When it comes to soccer, Brazil is known worldwide as the land of the magicians. There’s even a word for the specific fusion of sorcery and skill embodied by so many of the nation’s players: ginga, the Portuguese term for a certain kind of sublime deftness on the pitch, something incorporating both the sway of hips and unfettered imagination.
During the 2014 World Cup, the tournament felt similarly enchanted, with the endless goals in group play, the drastic reversals of fortune, and the impossible injury-time saviors. Even the spectacular failure of the Brazilian team at home felt otherworldly, with the squad too thoroughly ravaged for it not to have been fated. After more than a decade without a World Cup victory, Brazil forsook ginga in favor of a more aggressive determination to win at all costs, leading the World Cup in fouls committed. The 7:1 loss against the German team felt like a reprimand from the angered pantheon—a sign Brazil should get back to the magic and beauty it’s known for.
At that tournament, Neymar was the totem representing the ginga of the past; his pedestrian teammates throwing his extraordinary ability into sharper focus.
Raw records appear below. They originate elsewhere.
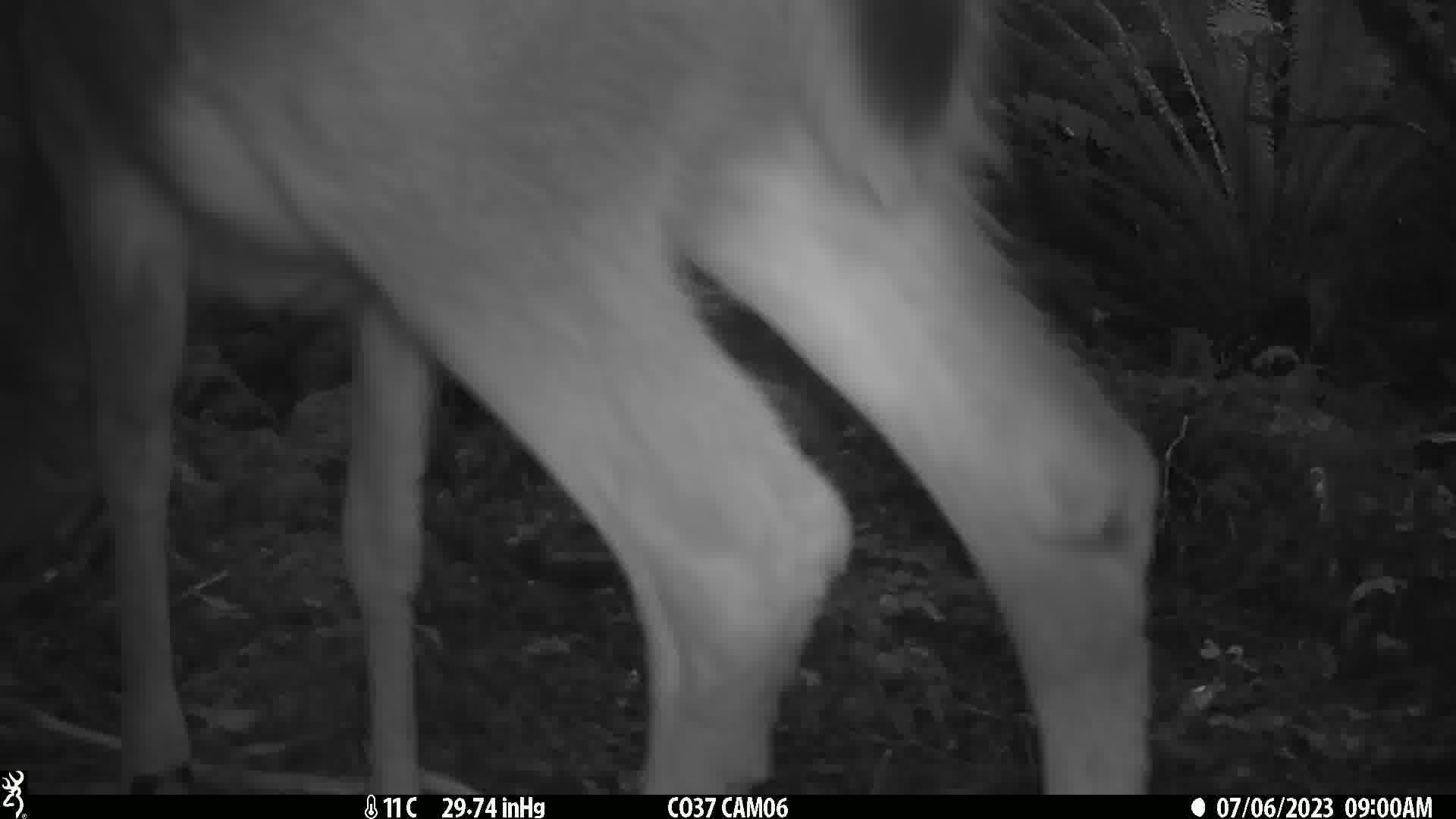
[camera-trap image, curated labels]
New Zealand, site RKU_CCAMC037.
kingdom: Animalia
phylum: Chordata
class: Mammalia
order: Artiodactyla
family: Cervidae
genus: Odocoileus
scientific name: Odocoileus virginianus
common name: white-tailed deer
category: white tailed deer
When the striker’s injured vertebra prevented him from playing in the semi-final, the country mourned the loss of its magician.
But Neymar isn’t the country’s only hope.
In the 2007 World Cup semi-final against the United States, a then-21-year-old named Marta backheel-juggled the ball around one side of the defender, and pirouetted around the other before scoring, marking one of the first moments Brazil became aware of another magician in its midst.